Holding Pakistan on a pedestal
It appears that Financial Action Task Force (FATF) is showing no leniency to the government of Pakistan to put in place an effective administrative and legal framework for curbing anti money laundering and strengthening the counter terrorism regime. The first review to monitor its compliance with counter terror financing and money laundering action plan has not gone well. A second review meeting will be held next month.
A six member delegation of Asia Pacific Group (APG) has found some deficiencies in Pakistan’s system, agencies and law to meet the obligations against money laundering and terror financing, but noted the progress was taking place. The delegation pointed out deficiencies in legal system governing non profit and charitable organisations, transparency in beneficial ownership regime and counter terror financing mechanism to handle suspicious transaction reports. The APG will submit its report to Paris based FATF.
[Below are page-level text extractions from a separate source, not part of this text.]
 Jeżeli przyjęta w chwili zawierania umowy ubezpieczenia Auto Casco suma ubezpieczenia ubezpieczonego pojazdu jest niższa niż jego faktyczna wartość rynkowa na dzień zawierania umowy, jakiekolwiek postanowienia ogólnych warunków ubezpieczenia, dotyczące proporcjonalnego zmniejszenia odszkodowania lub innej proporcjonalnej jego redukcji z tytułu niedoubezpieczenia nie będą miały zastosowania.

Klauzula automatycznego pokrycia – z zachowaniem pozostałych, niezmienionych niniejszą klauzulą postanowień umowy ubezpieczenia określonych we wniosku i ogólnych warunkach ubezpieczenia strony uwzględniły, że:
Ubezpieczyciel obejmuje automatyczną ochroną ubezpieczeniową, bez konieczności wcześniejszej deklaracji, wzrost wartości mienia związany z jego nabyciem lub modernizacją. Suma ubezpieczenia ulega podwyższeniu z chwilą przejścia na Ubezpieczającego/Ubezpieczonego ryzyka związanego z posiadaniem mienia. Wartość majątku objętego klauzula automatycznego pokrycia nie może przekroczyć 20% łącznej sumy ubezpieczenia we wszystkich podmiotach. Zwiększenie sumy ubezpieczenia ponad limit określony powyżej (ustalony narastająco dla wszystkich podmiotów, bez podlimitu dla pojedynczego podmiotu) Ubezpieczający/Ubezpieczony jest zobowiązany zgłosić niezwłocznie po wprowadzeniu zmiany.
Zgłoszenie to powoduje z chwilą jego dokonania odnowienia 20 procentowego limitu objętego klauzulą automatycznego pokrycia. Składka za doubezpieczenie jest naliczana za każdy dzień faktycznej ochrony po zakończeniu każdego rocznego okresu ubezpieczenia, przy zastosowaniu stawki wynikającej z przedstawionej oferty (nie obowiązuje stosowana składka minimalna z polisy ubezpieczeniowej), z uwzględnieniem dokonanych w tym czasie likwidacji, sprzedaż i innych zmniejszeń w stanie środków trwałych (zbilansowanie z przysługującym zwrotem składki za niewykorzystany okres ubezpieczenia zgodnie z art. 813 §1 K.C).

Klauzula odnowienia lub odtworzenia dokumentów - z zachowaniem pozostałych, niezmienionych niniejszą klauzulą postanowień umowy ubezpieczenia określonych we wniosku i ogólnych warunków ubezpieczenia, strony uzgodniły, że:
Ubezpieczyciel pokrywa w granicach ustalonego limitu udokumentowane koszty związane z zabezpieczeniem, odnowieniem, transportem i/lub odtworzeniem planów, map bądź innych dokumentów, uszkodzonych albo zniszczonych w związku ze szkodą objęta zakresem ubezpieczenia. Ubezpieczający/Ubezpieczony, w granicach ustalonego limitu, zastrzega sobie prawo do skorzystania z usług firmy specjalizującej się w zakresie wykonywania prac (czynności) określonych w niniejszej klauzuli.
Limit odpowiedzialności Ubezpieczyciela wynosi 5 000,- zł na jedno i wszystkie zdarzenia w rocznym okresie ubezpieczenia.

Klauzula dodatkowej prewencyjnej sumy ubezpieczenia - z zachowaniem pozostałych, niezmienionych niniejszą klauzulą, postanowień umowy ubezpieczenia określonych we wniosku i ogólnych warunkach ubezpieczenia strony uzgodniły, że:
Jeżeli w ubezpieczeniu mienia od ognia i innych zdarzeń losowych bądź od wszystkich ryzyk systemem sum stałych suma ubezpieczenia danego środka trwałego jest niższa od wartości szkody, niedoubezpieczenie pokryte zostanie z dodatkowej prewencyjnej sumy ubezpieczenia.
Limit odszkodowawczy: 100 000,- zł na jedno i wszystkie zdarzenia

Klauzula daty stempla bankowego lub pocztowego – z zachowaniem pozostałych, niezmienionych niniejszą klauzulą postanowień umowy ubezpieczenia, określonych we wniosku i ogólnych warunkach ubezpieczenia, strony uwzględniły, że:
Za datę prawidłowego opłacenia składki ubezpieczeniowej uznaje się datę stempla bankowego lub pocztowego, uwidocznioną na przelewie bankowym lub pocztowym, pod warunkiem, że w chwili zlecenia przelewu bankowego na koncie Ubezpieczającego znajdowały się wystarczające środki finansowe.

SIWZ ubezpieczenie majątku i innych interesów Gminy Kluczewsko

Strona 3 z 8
It is noteworthy that APG delegation told Pakistani authorities that legal framework covering the non profit able charitable organisations is seriously deficient and vulnerable to leaks and misuse, while benami ownership regime is still wide spread. The latter part pertains to the financial crimes committed by the West European countries, including the US and UK favoured political elite who own billions of dollars, Euros and Pound Sterling worth offshore assets. It were they who did not want to pass legislations and codify laws to streamline anti-money laundering and counter terrorism regimes during the past 10 years. They even pressurized and used the banking system for money laundering; took away the autonomy of State Bank of Pakistan to take appropriate action, and even manipulated the working of Security Exchange Commission of Pakistan. Former disqualified Prime Minster is showing obduracy about the benami ownership of his offshore assets even after the Supreme Court historic verdict of 28th July 2017 in Panama Papers case. Former President Asif Zardari is not cooperating with Federal Investigation Agency in probe initiated against him in Rs. 36 billion money laundering, through banking channels by way fake accounts.
It was also noted that Financial Monetary Unit (FMU) of National Counter Terrorism Authority ((NACTA ) and provincial agencies like police require a lot of training and preparedness to combat money laundering and terror financing to the satisfaction of FATF under a 10 points action plan committed by Pakistan. The commitment was made during the interim government. The newly elected government will be able to honour this commitment on time. The un- parliamentary and vested interest hostage behavior of the major opposition parties will thwart the process of necessary legislations to meet the tough FATF deadline.
In the next review meeting in September APG will engage the PTI led coalition government in the center as well as provincial governments to fast track the implementation of the plan. This would be followed by yet another visit by the APG in October. Pressing a newly elected government before it completely settles down to run the affairs of state is nothing but holding its legs to a blazing fire, which is not justified. That is why the interim finance minister, Dr. Shamshad Akhtar urged the APG in a meeting on Friday to be flexible in its deadline given to Pakistan to address the legal and administrative difficulties in anti-money laundering and counter terror financing.
The delegation told the authorities to upgrade agencies and their human resource to be able to handle foreign requests to block terror financing and freeze illegal and targeted assets. It also advised strengthening of mutual legal assistance laws for extradition of those involved in terror financing on request from FATF.
Changes in the legal framework to combat anti-money laundering and terror financing require legislative changes, tackling vast deficiencies in the economy such as prevalence of black market will be a difficult part. Addressing the black economy is key to tackling terror financing since the relationship between terrorism and racketeering is well entrenched. A comprehensive legislation will be needed to remove the deficiencies in legal frame work and the government may find it difficult to smoothly pass it from both the houses of the parliament because it may not muster the required majority vote. Capacity building of FMU of NACTA FIA and provincial police will require more financial resources. The allocations made for Counter Terrorism Watchdog in the current fiscal year budget are just peanuts.